TEXTE SOURCE.
┄┄┄┄┄┄┄┄┄┄
# [emerge] choisir sa version de python

## MARACHE

Bonjour,

j'ai un problème avec les versions de python.

La situation:

-- /usr/bin/python/ pointe vers /usr/bin/python2.5

-- zope utilise python2.4 

-- le zproduit zpsycopgda utilise le package python psycopg-1.1.21

-- emerge installe psycopg dans python2.5/site-package

-- zope ne trouve pas psycopg

bref, ma question est la suivante: je pense que je dois compiler psycopg avec python2.4, pour cela dois-je changer temporairement le lien comme suggère boozo en le faisant pointer vers python2.4 ou y a-t-il une autre méthode qui serait préférable?

Etienne

PS pour plus de détail voir fil parallèle «Z psycopg n'apparait pas dans Select type to add».

----------

## xaviermiller

n'y a-t-il pas un module python avec eselect ?
┄┄┄┄┄┄┄┄┄┄
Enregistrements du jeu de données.
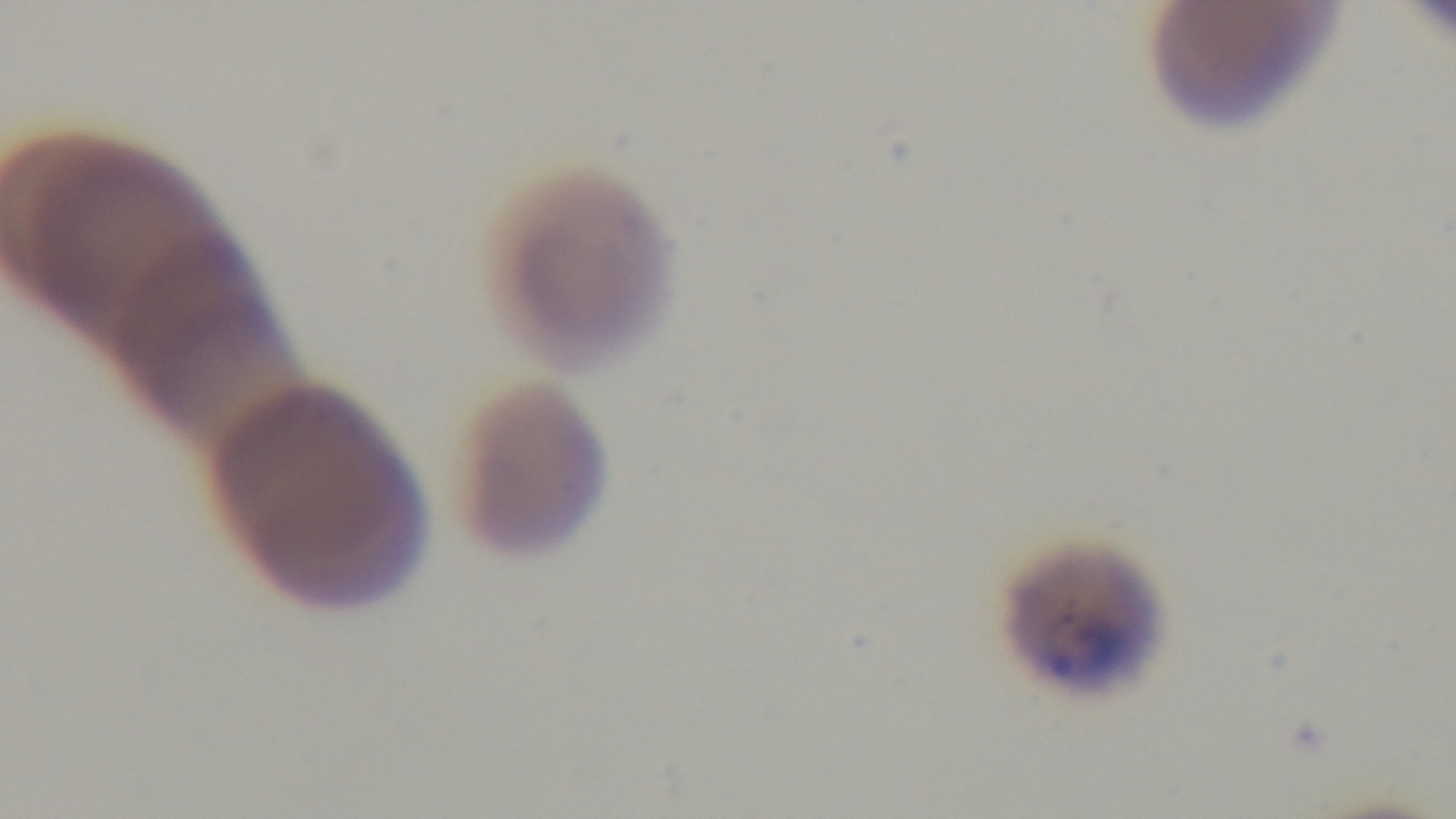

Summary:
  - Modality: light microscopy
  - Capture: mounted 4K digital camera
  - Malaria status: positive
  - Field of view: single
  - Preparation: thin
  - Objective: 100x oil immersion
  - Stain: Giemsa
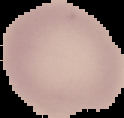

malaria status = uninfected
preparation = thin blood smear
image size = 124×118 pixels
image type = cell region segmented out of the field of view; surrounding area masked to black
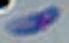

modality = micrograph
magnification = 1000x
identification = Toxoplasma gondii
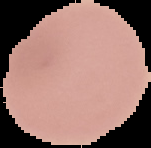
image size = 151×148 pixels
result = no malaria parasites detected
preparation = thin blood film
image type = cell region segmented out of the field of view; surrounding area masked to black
┄┄┄┄┄┄┄┄┄┄
CONSIGNE 1.
Traduisez en anglais la phrase suivante, tirée du fil sur les versions de python : « j'ai un problème avec les versions de python. »
CONSIGNE 2.
Reproduisez le passage du fil sur les versions de python qui va de «-- emerge installe» jusqu'à «qui serait préférable?» inclus.
CONSIGNE 3.
Poursuivez le fil sur les versions de python après son dernier message.

RÉSULTAT 1.
I have a problem with the Python versions.

RÉSULTAT 2.
-- emerge installe psycopg dans python2.5/site-package

-- zope ne trouve pas psycopg

bref, ma question est la suivante: je pense que je dois compiler psycopg avec python2.4, pour cela dois-je changer temporairement le lien comme suggère boozo en le faisant pointer vers python2.4 ou y a-t-il une autre méthode qui serait préférable?

RÉSULTAT 3.
----------

## Alexis

ou alors tu peux aussi utiliser "python-updater" pour tout passer en python 2.5

----------

## MARACHE

Tu peux préciser Xavier ? J'ai jeté un oeil sur eselect, cela n'a pas l'air fait pour moi, jai déjà bien du mal avec les commandes de base de portage.

As-tu bien lu Alexis? Ou c'est moi qui ne sais pas tout? Je crois que zope ne fonctionne pas avec python2.5. D'ailleurs bien que mon python soit 2.5, il va chercher le 2.4 pour son installation.

----------

## xaviermiller

désolé, pas vu de "eselect python"   :Sad: 

----------

## xaviermiller

 *MARACHE wrote:*   

> jai déjà bien du mal avec les commandes de base de portage.

 

Hé bien, au boulot ! Sinon, tu vas te sentir frustré et en punition, on te forcera à passer à Ubunutu  :Laughing: 

----------

## boozo

 *XavierMiller wrote:*   

> désolé, pas vu de "eselect python"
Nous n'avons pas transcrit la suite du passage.